Between 30% and 40% of the $25.5 million in donations raised as of last week by the “Yes” campaign has come from the Utah-based Church of Jesus Christ of Latter-day Saints, supporters of the measure say. “Yes” campaigners say the Mormons are just one of many religious groups that support the ban.

Officials in San Francisco — a national pioneer in recognizing gay marriages — have come out strongly against the Mormon Church’s campaign. “This is a blood feud on their part,” said Therese Stewart, chief deputy city attorney of San Francisco.

[Marriage]

A Mormon Church spokesman said it is acting only as a part of a broad coalition of groups opposed to gay marriage. “The campaign has had the support of over 60,000 individual contributors, the majority of which are not Mormons,” Mormon spokesman Michael Purdy said in a statement. Mormon leaders, on the church’s official Web site, ask their followers to support the California ballot measure to reinforce church teachings that “marriage between a man and a woman is ordained of God.”
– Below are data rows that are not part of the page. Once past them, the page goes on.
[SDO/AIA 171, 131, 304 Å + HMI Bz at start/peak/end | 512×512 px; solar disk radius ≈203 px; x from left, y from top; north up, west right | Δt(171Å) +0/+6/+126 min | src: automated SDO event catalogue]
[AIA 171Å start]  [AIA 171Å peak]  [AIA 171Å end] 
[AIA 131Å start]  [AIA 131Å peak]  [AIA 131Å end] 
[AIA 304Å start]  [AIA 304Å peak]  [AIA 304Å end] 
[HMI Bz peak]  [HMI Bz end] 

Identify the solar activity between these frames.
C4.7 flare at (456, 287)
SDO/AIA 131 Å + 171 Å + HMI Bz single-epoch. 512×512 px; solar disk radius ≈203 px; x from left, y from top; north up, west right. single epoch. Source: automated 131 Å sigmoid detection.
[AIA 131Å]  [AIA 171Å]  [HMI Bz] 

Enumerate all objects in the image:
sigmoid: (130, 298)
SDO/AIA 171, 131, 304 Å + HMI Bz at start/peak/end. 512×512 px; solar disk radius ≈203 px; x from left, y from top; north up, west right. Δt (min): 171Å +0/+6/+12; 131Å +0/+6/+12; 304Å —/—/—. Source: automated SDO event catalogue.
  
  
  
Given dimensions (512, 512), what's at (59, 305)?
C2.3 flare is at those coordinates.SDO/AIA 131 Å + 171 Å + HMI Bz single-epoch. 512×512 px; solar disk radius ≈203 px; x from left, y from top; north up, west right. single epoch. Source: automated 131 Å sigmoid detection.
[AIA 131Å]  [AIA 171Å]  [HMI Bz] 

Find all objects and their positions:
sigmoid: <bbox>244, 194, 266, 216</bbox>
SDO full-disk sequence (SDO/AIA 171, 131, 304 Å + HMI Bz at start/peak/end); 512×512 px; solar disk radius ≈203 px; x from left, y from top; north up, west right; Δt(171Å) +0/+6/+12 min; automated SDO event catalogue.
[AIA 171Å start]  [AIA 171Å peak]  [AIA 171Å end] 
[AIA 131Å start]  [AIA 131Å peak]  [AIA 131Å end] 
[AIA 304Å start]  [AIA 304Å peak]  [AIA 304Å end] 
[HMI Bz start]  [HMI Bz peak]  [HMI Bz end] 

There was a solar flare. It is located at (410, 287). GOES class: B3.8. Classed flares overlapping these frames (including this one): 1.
Proposition 8 opponents are scrambling to turn back the tide. They have raised about $20 million by enlisting powerful allies such as the state teachers and nurses unions. The “No” campaign also is unleashing its own attack ads. “Unfair, Unnecessary, and Wrong,” says one new ad, which calls attention to a wave of newspaper, union and other endorsements against the measure.

Proposition 8 draws its heaviest support in Republican strongholds such as the Central Valley and Inland Empire of Southern California, according to recent polls. Its biggest opposition is coming from Democratic bastions such as San Francisco and Los Angeles along the coast.

But two Democratic constituencies — African-Americans and Latinos — are leaning toward the ban. Among likely black voters, 58% supported Proposition 8 compared with 38% who opposed it in the most recent Survey USA poll. Among Latinos, 47% supported the proposition while 41% opposed it; white voters were nearly evenly split. The reason, “Yes” officials say, is that church attendance is strong in many minority communities.

As a result, both sides are lobbying to corral votes in minority neighborhoods. Tuesday, for instance, African-American leaders in Oakland and Los Angeles held news conferences opposing the ban. The same day, other African-American leaders in those cities came out in support of Proposition 8.